*Instructions for the task*. Copy the data word for word, keeping every line.

◆ ◆ ◆ ◆ ◆ ◆ ◆

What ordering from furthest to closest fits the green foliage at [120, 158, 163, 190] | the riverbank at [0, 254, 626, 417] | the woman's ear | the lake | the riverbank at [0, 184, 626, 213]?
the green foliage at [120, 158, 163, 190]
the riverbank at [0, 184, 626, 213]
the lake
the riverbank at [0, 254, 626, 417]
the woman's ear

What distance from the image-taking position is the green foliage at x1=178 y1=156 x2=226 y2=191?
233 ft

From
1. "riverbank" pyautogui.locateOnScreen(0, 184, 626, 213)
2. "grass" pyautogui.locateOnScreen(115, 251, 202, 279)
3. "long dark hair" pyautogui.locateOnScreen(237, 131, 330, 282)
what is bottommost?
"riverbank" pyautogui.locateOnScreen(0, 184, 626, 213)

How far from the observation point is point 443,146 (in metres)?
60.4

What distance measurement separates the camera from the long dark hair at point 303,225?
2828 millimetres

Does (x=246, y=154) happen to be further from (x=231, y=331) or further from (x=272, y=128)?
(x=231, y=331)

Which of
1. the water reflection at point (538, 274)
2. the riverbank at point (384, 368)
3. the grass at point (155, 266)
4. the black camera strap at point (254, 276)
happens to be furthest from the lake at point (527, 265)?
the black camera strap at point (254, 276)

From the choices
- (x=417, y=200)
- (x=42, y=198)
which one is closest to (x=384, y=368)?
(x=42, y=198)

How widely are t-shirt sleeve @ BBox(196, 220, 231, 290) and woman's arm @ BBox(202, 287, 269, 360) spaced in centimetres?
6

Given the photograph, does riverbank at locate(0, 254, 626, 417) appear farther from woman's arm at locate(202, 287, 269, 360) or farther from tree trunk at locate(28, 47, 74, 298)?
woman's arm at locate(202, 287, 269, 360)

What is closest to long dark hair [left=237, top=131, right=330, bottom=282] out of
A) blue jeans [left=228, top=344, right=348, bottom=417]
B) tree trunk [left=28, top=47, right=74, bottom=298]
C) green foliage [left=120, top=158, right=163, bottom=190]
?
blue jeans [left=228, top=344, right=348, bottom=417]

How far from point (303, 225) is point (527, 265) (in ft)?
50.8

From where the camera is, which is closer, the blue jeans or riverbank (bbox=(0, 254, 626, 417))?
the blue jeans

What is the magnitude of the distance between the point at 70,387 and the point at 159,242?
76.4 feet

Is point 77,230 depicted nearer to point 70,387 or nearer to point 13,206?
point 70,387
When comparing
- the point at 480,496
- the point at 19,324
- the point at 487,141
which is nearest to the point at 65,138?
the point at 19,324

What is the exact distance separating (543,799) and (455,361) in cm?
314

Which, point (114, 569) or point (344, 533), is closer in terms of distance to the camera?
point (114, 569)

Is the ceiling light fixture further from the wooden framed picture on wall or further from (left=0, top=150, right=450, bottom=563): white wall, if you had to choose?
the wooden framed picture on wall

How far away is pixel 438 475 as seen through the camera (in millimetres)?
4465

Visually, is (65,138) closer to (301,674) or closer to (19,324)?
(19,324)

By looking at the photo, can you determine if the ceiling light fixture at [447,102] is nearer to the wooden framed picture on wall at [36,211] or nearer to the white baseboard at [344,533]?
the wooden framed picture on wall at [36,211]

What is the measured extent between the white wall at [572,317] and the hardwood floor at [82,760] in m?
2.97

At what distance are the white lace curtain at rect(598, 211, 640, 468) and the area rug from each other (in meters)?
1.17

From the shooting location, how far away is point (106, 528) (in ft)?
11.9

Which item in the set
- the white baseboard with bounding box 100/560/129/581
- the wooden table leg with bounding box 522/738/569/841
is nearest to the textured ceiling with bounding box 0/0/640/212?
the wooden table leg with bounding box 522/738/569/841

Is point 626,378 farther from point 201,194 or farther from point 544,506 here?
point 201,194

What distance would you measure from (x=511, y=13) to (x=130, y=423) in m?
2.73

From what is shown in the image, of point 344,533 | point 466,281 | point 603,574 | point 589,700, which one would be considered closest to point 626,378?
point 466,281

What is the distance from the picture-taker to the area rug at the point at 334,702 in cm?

◆ ◆ ◆ ◆ ◆ ◆ ◆

*The reply*.
What ordering from furthest to closest fits the green foliage at [120, 158, 163, 190] | the riverbank at [0, 254, 626, 417] | the woman's ear | the lake | the riverbank at [0, 184, 626, 213]?
the green foliage at [120, 158, 163, 190]
the riverbank at [0, 184, 626, 213]
the lake
the riverbank at [0, 254, 626, 417]
the woman's ear

What distance from the image-taking position is the green foliage at x1=178 y1=156 x2=226 y2=191?
233 ft

From
1. "riverbank" pyautogui.locateOnScreen(0, 184, 626, 213)
2. "grass" pyautogui.locateOnScreen(115, 251, 202, 279)
3. "long dark hair" pyautogui.locateOnScreen(237, 131, 330, 282)
what is bottommost?
"riverbank" pyautogui.locateOnScreen(0, 184, 626, 213)

How far from the observation point is point 443,146 (in metres)?
60.4

What distance measurement separates the camera from the long dark hair at point 303,225?
2828 millimetres

Does (x=246, y=154) happen to be further from (x=231, y=331) or further from (x=272, y=128)?
(x=231, y=331)

Which of
1. the water reflection at point (538, 274)
2. the riverbank at point (384, 368)
3. the grass at point (155, 266)
4. the black camera strap at point (254, 276)
happens to be furthest from the lake at point (527, 265)?
the black camera strap at point (254, 276)

From the choices
- (x=417, y=200)
- (x=42, y=198)
which one is closest to (x=384, y=368)?
(x=42, y=198)

How widely are t-shirt sleeve @ BBox(196, 220, 231, 290) and woman's arm @ BBox(202, 287, 269, 360) spaced in centimetres?
6

Given the photograph, does riverbank at locate(0, 254, 626, 417) appear farther from woman's arm at locate(202, 287, 269, 360) or farther from tree trunk at locate(28, 47, 74, 298)?
woman's arm at locate(202, 287, 269, 360)

What is closest to long dark hair [left=237, top=131, right=330, bottom=282] out of
A) blue jeans [left=228, top=344, right=348, bottom=417]
B) tree trunk [left=28, top=47, right=74, bottom=298]
C) green foliage [left=120, top=158, right=163, bottom=190]
?
blue jeans [left=228, top=344, right=348, bottom=417]

How far from point (303, 225) is point (527, 265) (in ft)?
50.8

From where the camera is, which is closer, the blue jeans or riverbank (bbox=(0, 254, 626, 417))?
the blue jeans

What is the magnitude of the distance between the point at 70,387 and the point at 159,242?
76.4 feet

Is point 77,230 depicted nearer to point 70,387 or nearer to point 13,206?
point 70,387
When comparing
- the point at 480,496
- the point at 19,324
- the point at 487,141
which is nearest to the point at 65,138?
the point at 19,324

What is the exact distance separating (543,799) and (455,361) in cm?
314

Which, point (114, 569) or point (344, 533), is closer in terms of distance to the camera?
point (114, 569)

Is the ceiling light fixture further from the wooden framed picture on wall or further from (left=0, top=150, right=450, bottom=563): white wall, if you had to choose?
the wooden framed picture on wall

How far away is pixel 438 475 as seen through the camera (in millimetres)?
4465

Visually, is (65,138) closer to (301,674) or closer to (19,324)?
(19,324)

By looking at the photo, can you determine if the ceiling light fixture at [447,102] is nearer to the wooden framed picture on wall at [36,211] or nearer to the white baseboard at [344,533]?
the wooden framed picture on wall at [36,211]

What is the measured extent between the white wall at [572,317] and the hardwood floor at [82,760] in m?
2.97

At what distance are the white lace curtain at rect(598, 211, 640, 468) and the area rug from each other (in meters)?
1.17

From the shooting location, how far away is point (106, 528) (in ft)?
11.9

Which item in the set
- the white baseboard with bounding box 100/560/129/581
- the wooden table leg with bounding box 522/738/569/841
is nearest to the textured ceiling with bounding box 0/0/640/212?
the wooden table leg with bounding box 522/738/569/841

Is point 626,378 farther from point 201,194 or farther from point 544,506 here?
point 201,194

What distance would you measure from (x=511, y=13) to (x=130, y=423) in m?
2.73

From what is shown in the image, of point 344,533 | point 466,281 | point 603,574 | point 589,700, which one would be considered closest to point 626,378?
point 466,281

What is the distance from the picture-taker to the area rug at the point at 334,702 in cm?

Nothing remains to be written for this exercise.